# Removing gold from china



## Anonymous (May 11, 2009)

Hi im new to this site .Some where in here ive seen someone has used some prosess to wash the gold from china or ceramics.what is the easiest or qiuckest way of going about this.
Also is there an easy process of removing silver plating from objects?


----------



## leavemealone (May 11, 2009)

I put it in HCL/Cl,but jack(firewalker) uses A/P and a bubbler.
Johnny


----------



## steveonmars (May 18, 2009)

HCL/Cl works great on china. You don't even have to get them all in the liquid, the fumes will usually take the gold right off because it's so thin.

Steve


----------



## Robkat (Aug 12, 2009)

steveonmars said:


> HCL/Cl works great on china. You don't even have to get them all in the liquid, the fumes will usually take the gold right off because it's so thin.
> 
> Steve



I worked in the ceramics industry for some years. I always thought that the gold luster on china was so thin that it wasn't worth trying to recover.
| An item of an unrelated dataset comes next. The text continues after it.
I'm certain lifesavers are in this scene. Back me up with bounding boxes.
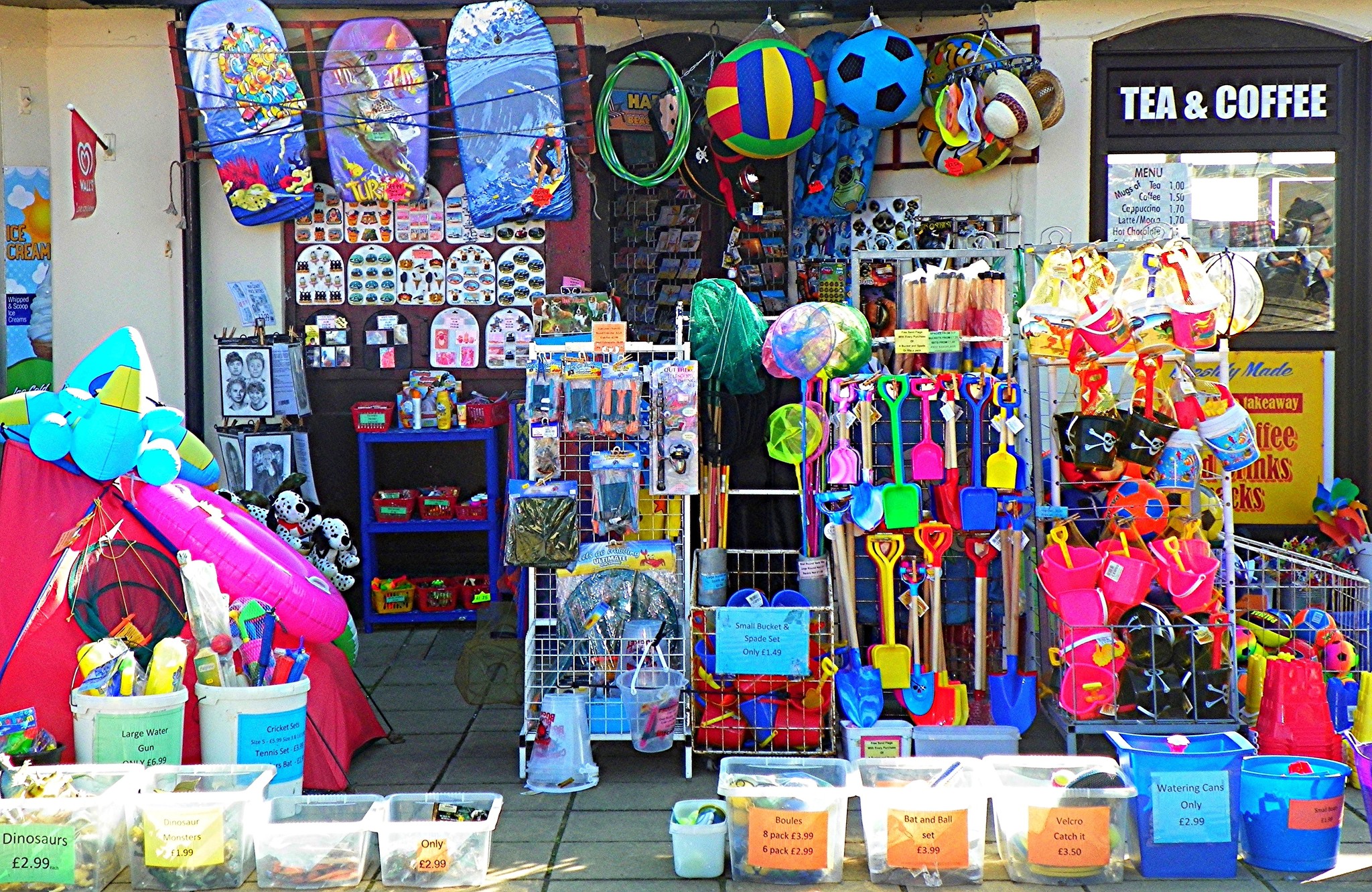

This gold is so thin that repeated washings in a dishwasher will remove it.

bob


----------



## Anonymous (Nov 4, 2009)

what is HCL/Cl


----------



## butcher (Nov 5, 2009)

you should read about the process before atempting, spend a little time studying, if starting this I would look into HCl acid peroxide also called AP, then HCL/bleach muratic/bleach (hydrochloric acid and sodium hypochlorite).
these are easy processes and will get you started, look for lasersteves website if you haven't seen it yet,
study the basics, and do not forget to read up on safety.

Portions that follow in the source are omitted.